EXERCISE GOAL: Write out every line below again exactly as it stands, skipping each image.

Captioned web images

▬▬▬▬▬▬

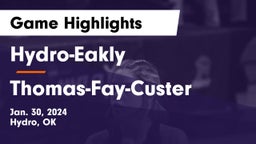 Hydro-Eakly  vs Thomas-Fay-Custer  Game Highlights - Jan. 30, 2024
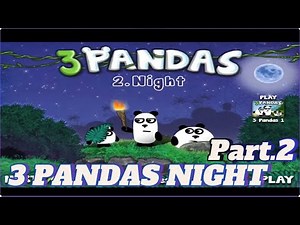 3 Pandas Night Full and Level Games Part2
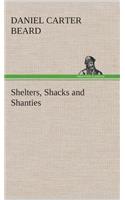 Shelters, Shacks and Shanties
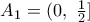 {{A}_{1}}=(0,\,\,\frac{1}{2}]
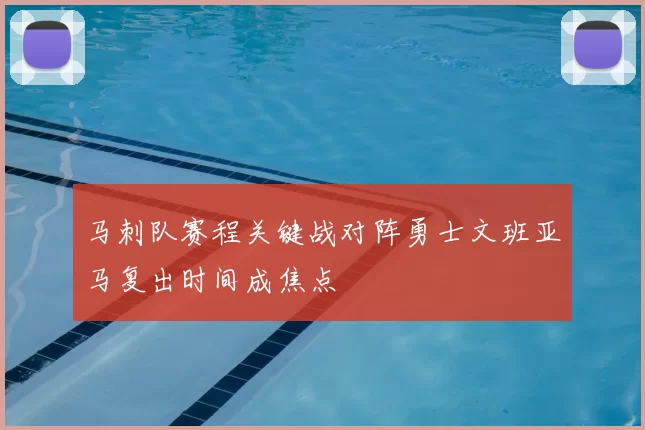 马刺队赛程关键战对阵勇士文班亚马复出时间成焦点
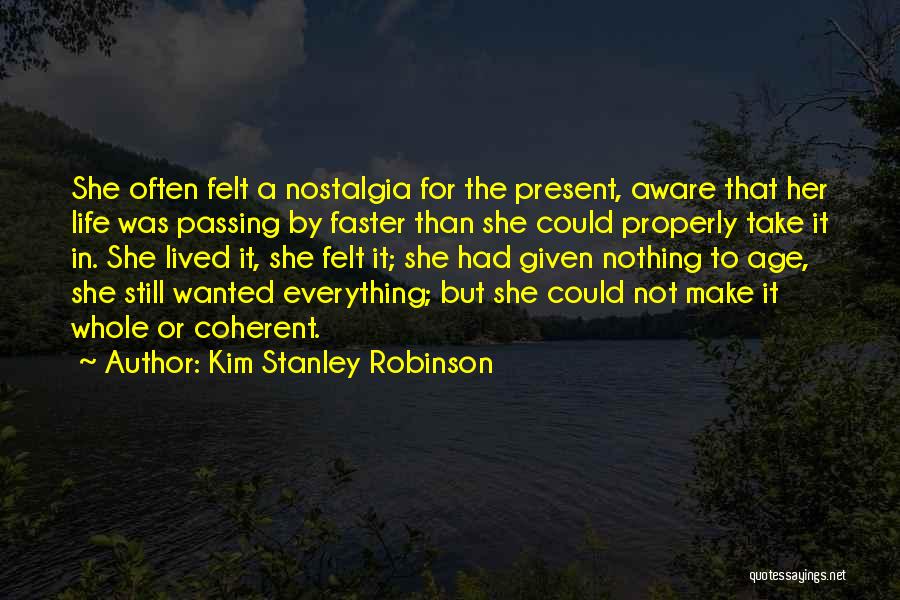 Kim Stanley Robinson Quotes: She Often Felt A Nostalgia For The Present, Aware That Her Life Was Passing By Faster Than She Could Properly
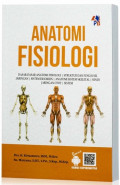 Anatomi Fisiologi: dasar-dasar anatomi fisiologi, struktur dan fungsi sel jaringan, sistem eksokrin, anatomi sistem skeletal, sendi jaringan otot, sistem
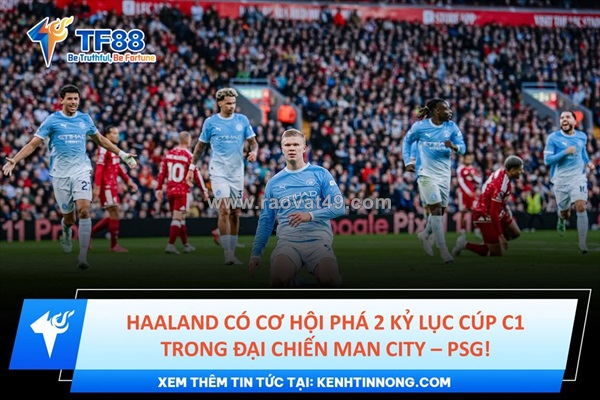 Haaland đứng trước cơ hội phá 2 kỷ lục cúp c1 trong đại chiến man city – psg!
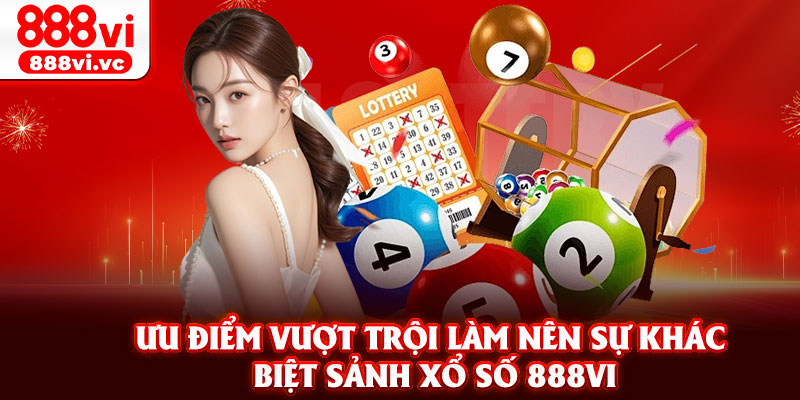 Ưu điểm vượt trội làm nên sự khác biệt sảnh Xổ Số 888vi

▬▬▬▬▬▬

WRITTEN RESPONSE:
 Hydro-Eakly  vs Thomas-Fay-Custer  Game Highlights - Jan. 30, 2024
 3 Pandas Night Full and Level Games Part2
 Shelters, Shacks and Shanties
 {{A}_{1}}=(0,\,\,\frac{1}{2}]
 马刺队赛程关键战对阵勇士文班亚马复出时间成焦点
 Kim Stanley Robinson Quotes: She Often Felt A Nostalgia For The Present, Aware That Her Life Was Passing By Faster Than She Could Properly
 Anatomi Fisiologi: dasar-dasar anatomi fisiologi, struktur dan fungsi sel jaringan, sistem eksokrin, anatomi sistem skeletal, sendi jaringan otot, sistem
 Haaland đứng trước cơ hội phá 2 kỷ lục cúp c1 trong đại chiến man city – psg!
 Ưu điểm vượt trội làm nên sự khác biệt sảnh Xổ Số 888vi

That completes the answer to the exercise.